Les fils d’Aaron servaient donc comme prêtres aux côtés de leur père, mais deux d’entre eux, Nadab et Abihu, connurent le châtiment divin pour avoir apporté devant l’Éternel un feu étranger (Lévitique 10:1). Aaron accepta ce jugement qui s’était abattu sur ses fils, et ne chercha pas à les défendre.

De même que Moïse, Aaron n’a pas pu entrer en Terre Promise à cause de son péché à Meriba (Nombres 20:23).

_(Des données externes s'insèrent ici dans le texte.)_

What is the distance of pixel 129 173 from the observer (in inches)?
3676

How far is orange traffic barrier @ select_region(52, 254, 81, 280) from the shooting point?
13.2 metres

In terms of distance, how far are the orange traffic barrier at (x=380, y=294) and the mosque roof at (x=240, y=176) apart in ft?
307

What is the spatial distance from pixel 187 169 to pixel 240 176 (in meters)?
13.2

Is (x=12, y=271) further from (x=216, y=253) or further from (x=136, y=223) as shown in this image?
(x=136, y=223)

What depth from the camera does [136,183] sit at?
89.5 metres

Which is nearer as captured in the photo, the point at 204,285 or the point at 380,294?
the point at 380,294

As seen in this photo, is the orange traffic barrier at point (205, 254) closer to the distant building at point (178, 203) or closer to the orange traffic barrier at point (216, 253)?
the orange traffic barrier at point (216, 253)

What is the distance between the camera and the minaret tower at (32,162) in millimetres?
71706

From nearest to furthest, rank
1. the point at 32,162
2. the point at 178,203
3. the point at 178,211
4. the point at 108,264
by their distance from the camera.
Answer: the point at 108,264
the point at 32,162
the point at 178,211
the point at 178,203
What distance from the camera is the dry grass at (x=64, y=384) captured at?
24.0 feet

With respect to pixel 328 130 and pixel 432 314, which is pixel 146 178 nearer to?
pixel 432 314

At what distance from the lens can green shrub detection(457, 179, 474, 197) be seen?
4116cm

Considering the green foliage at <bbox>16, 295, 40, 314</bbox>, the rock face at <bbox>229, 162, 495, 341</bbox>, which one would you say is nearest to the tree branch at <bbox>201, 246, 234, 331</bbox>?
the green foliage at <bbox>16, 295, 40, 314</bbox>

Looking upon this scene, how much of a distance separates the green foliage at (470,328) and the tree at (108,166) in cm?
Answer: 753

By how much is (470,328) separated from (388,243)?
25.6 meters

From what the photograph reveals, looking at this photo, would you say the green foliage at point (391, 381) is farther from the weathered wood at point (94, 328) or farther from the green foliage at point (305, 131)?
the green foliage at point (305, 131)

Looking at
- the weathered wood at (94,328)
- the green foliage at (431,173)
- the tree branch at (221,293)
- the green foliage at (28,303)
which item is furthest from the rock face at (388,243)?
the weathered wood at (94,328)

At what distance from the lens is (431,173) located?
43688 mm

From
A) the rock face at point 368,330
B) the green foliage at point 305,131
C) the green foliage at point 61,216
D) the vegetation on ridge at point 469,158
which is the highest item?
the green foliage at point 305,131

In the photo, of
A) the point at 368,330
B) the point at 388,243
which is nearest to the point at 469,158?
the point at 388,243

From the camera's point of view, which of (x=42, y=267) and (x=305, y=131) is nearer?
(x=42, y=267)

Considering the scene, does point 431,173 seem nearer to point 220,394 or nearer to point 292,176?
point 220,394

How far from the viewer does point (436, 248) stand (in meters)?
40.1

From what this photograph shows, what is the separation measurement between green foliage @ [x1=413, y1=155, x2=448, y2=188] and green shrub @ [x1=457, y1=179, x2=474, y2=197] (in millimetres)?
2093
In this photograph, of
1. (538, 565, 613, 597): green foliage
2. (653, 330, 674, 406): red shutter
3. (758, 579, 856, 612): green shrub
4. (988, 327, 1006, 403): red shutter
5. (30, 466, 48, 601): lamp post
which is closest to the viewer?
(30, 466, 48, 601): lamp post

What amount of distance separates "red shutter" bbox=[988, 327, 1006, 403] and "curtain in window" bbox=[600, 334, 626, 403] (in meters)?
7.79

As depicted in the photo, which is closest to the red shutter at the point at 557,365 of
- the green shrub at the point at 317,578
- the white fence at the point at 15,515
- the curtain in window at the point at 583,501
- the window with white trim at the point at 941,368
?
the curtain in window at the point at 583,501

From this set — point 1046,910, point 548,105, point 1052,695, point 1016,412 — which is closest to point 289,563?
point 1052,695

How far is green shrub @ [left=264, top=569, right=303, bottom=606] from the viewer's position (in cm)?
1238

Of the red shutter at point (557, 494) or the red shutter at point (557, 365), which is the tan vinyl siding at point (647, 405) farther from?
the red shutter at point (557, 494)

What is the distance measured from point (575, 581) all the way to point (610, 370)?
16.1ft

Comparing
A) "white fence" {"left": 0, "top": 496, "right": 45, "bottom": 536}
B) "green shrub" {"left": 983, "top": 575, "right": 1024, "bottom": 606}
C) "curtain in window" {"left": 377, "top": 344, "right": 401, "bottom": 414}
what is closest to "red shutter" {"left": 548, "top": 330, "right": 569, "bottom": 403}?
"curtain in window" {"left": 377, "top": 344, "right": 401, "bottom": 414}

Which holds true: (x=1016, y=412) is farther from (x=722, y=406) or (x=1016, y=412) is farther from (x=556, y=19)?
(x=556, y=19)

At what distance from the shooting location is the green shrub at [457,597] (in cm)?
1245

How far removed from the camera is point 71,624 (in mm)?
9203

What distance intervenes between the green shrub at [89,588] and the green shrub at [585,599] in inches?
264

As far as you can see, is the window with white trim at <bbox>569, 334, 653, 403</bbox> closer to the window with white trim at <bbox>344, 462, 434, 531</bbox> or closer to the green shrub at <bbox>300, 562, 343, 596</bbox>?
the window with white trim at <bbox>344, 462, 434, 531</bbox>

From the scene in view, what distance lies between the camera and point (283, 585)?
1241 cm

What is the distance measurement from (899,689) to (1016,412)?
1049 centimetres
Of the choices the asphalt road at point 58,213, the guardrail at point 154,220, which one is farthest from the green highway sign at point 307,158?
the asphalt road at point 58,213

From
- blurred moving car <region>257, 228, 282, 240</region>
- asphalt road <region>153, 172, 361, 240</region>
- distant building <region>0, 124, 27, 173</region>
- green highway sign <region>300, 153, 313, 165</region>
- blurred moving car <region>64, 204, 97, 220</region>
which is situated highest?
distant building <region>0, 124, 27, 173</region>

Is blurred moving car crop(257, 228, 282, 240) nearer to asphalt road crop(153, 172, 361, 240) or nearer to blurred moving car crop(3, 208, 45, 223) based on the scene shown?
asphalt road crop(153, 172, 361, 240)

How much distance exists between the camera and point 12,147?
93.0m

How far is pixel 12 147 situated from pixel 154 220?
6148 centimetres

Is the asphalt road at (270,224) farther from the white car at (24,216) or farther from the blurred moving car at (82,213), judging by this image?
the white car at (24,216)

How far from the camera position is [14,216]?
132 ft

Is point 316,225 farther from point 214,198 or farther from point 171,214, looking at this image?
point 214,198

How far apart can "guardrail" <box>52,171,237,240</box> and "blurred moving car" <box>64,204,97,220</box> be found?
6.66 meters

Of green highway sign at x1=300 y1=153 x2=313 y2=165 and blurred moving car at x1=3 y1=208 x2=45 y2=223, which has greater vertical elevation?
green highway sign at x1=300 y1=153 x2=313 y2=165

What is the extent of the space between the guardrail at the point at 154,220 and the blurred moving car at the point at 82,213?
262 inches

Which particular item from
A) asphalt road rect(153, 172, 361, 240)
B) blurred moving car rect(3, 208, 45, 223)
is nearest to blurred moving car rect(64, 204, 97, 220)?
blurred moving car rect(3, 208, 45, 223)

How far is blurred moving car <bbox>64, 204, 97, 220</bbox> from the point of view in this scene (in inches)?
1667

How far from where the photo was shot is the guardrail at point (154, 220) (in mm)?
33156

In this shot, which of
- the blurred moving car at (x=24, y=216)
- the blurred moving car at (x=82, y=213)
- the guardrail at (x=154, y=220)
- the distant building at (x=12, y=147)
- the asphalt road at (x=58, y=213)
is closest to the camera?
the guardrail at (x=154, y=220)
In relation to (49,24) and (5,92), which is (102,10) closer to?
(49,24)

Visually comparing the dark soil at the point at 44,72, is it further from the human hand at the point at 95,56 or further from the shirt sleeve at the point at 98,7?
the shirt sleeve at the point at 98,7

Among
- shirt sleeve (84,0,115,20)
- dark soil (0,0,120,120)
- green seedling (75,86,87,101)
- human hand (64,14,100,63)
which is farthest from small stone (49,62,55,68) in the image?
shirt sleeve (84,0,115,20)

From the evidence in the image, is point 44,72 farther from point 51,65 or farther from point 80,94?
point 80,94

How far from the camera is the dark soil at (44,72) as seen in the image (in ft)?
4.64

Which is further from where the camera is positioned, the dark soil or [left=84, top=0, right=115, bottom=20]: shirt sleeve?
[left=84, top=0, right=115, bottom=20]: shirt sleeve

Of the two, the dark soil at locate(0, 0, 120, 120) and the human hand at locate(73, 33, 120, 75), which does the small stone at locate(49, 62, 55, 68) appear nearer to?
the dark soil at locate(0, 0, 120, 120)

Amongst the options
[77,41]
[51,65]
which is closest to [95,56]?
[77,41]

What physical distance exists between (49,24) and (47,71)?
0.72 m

La vie d’Aaron fait partie intégrante de l’histoire du peuple d’Israël, et donc aussi des chrétiens. Sa vie est une manifestation de la sainteté et de la grâce de Dieu. Aaron n’était pas sans péché, mais aucun homme n’est sans péché. Pourtant, il s’est efforcé, tout au long de sa vie, de respecter les Lois de Dieu, de lui être obéissant. Il a servi Dieu fidèlement en tant que prêtre du système sacrificiel dont Dieu se servait comme une image de son plan pour le salut en Jésus-Christ. Aaron nous montre que tout homme, même le plus croyant, peut connaître le doute, peut pécher, peut connaître la tentation et la séduction. Le principal est de reconnaître ses erreurs, et d’en demander le pardon.

Courage, persévérance et bienveillance.